Extract.
A controversial legal move by a family accused of large-scale financial crimes has reached the United Kingdom’s High Court, raising urgent questions about how vast sums of allegedly illicit wealth entered Britain’s financial system.

 On April 30, 2026, Blitz received a mass-circulated email—sent simultaneously to major international media outlets including Al Jazeera, the Financial Times, and The Sunday Times, as well as financial institutions and government offices in Bangladesh and the United Kingdom—containing legal documents filed before the High Court of Justice in London. The sender, Zumana Fiza Khan, represents a family now at the center of serious allegations involving money laundering, illicit financial transfers, and transnational criminal activity.

According to the attached documents, Zumana Fiza Khan, along with Md Shahid Uddin Khan, Farjana Anjum Khan, and Parisa Pinaz Khan, filed a claim before the King’s Division Administrative Court on April 21, 2026. The application invokes a Writ of Habeas Corpus under the Habeas Corpus Act 1640 (CPR Part 87, Section 2) alongside a request for Judicial Review (CPR Part 54, Section 1), challenging actions taken by the UK Home Office.

Material provided.
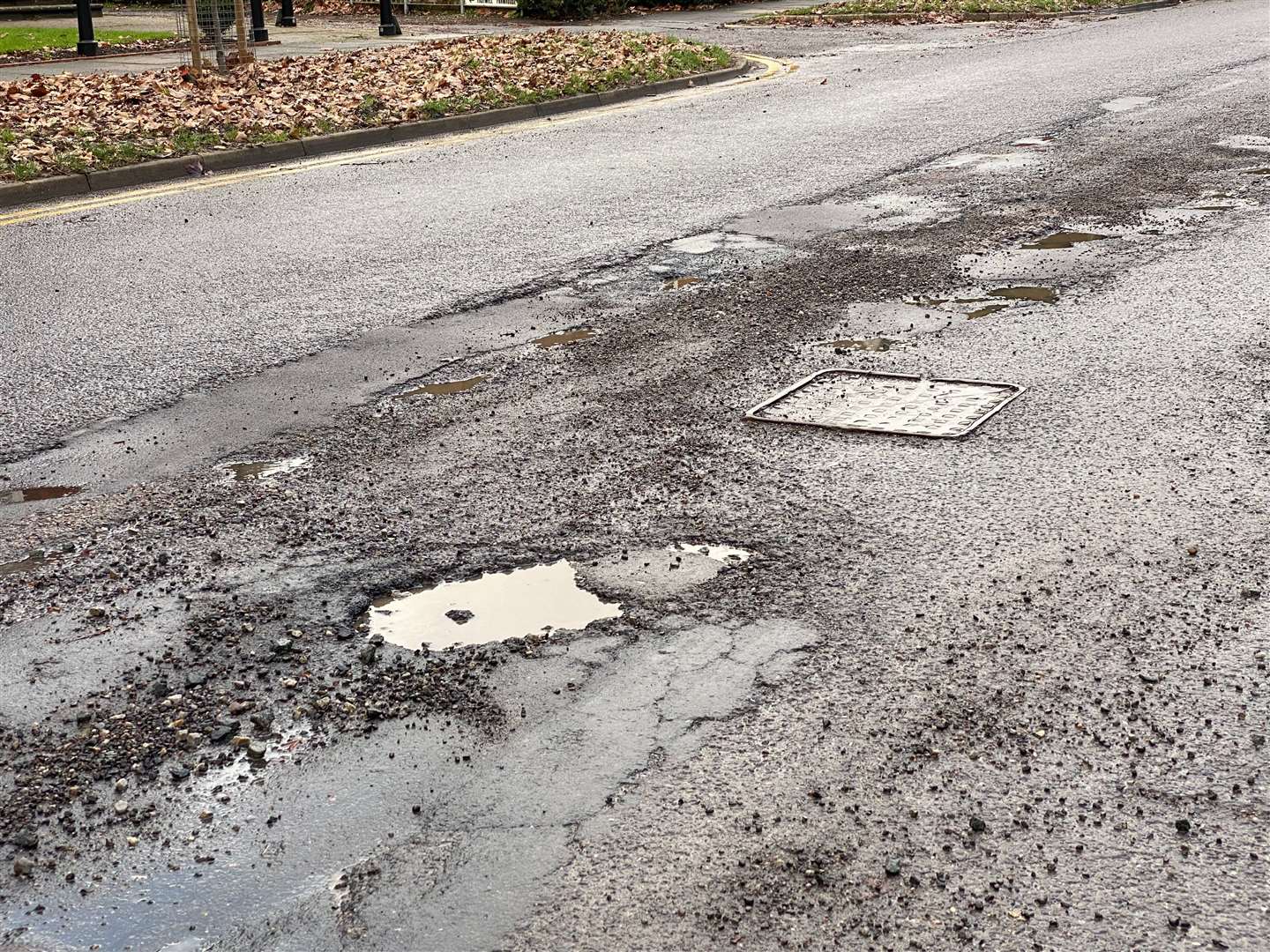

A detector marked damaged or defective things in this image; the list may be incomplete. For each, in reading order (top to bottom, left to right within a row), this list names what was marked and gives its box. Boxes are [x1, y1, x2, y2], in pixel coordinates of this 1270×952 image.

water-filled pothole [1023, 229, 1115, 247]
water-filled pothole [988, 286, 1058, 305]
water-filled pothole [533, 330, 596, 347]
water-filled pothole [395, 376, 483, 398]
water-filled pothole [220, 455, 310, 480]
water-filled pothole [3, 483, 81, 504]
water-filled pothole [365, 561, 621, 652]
--
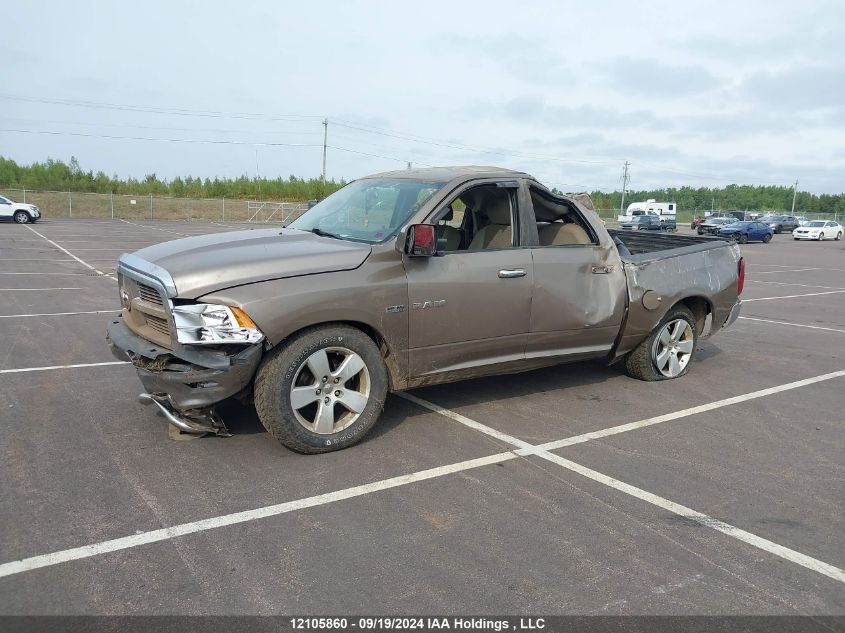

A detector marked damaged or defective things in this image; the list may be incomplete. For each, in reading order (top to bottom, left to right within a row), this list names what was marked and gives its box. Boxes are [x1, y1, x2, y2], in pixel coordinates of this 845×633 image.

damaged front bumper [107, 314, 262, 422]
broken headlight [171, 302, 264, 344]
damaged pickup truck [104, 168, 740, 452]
--
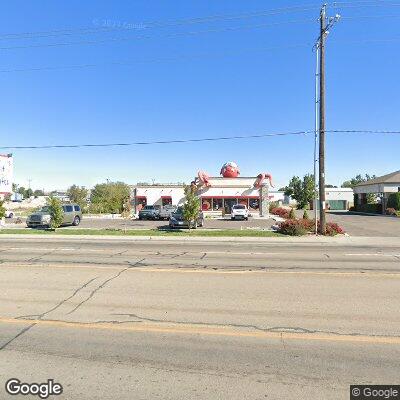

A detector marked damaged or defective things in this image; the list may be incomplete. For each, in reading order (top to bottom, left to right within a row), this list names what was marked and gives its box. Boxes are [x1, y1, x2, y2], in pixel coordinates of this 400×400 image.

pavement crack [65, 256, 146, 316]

Problem set.
1 - Retype the passage of the High Court article starting at "According to the" and ending at "UK Home Office.".
2 - Continue the article about the family's High Court claim from its last sentence onward.

Answer list.
1 -
According to the attached documents, Zumana Fiza Khan, along with Md Shahid Uddin Khan, Farjana Anjum Khan, and Parisa Pinaz Khan, filed a claim before the King’s Division Administrative Court on April 21, 2026. The application invokes a Writ of Habeas Corpus under the Habeas Corpus Act 1640 (CPR Part 87, Section 2) alongside a request for Judicial Review (CPR Part 54, Section 1), challenging actions taken by the UK Home Office.

2 -
In their submission, the claimants contest what they describe as the “international characterization” of their case as an asylum matter, asserting that no asylum application was ever made. Available records support this narrow claim. Instead, members of the Khan family are understood to have entered the United Kingdom under the Tier 1 Investor Visa scheme, investing substantial sums in exchange for residency rights.

However, what remains central to the controversy is the origin of those funds. Between 2009 and 2014, it is alleged that vast sums—amounting to hundreds of millions of dollars—were transferred out of Bangladesh through illicit channels, including informal money transfer systems. Such activities, if proven, would constitute serious violations under anti-money laundering laws across multiple jurisdictions.

In May 2025, the United Kingdom’s National Crime Agency (NCA) froze approximately £90 million worth of properties linked to two Bangladeshi nationals as part of a broader crackdown on illicit financial flows. Media reports have indicated that many such assets are often held through offshore structures in jurisdictions such as the British Virgin Islands, the Isle of Man, and Jersey. Yet, despite longstanding allegations, properties linked to Shahid Uddin Khan and his associates have not, to date, been publicly reported as subject to similar enforcement action—raising questions about regulatory oversight and enforcement consistency.

Shahid Uddin Khan, a former officer of the Bangladesh Army who was dismissed from service, has been identified in multiple reports as a fugitive facing serious allegations of financial crimes. He has been notoriously anti-Hindu, anti-India and anti-Semite, who has funded Islamist militancy outfits, including Lashkar-e-Taiba (LeT) and Iranian proxies including Hamas. Shahid Uddin along with his wife Farjana Anjum Khan and their daughters, relocated to the United Kingdom after securing residency through significant........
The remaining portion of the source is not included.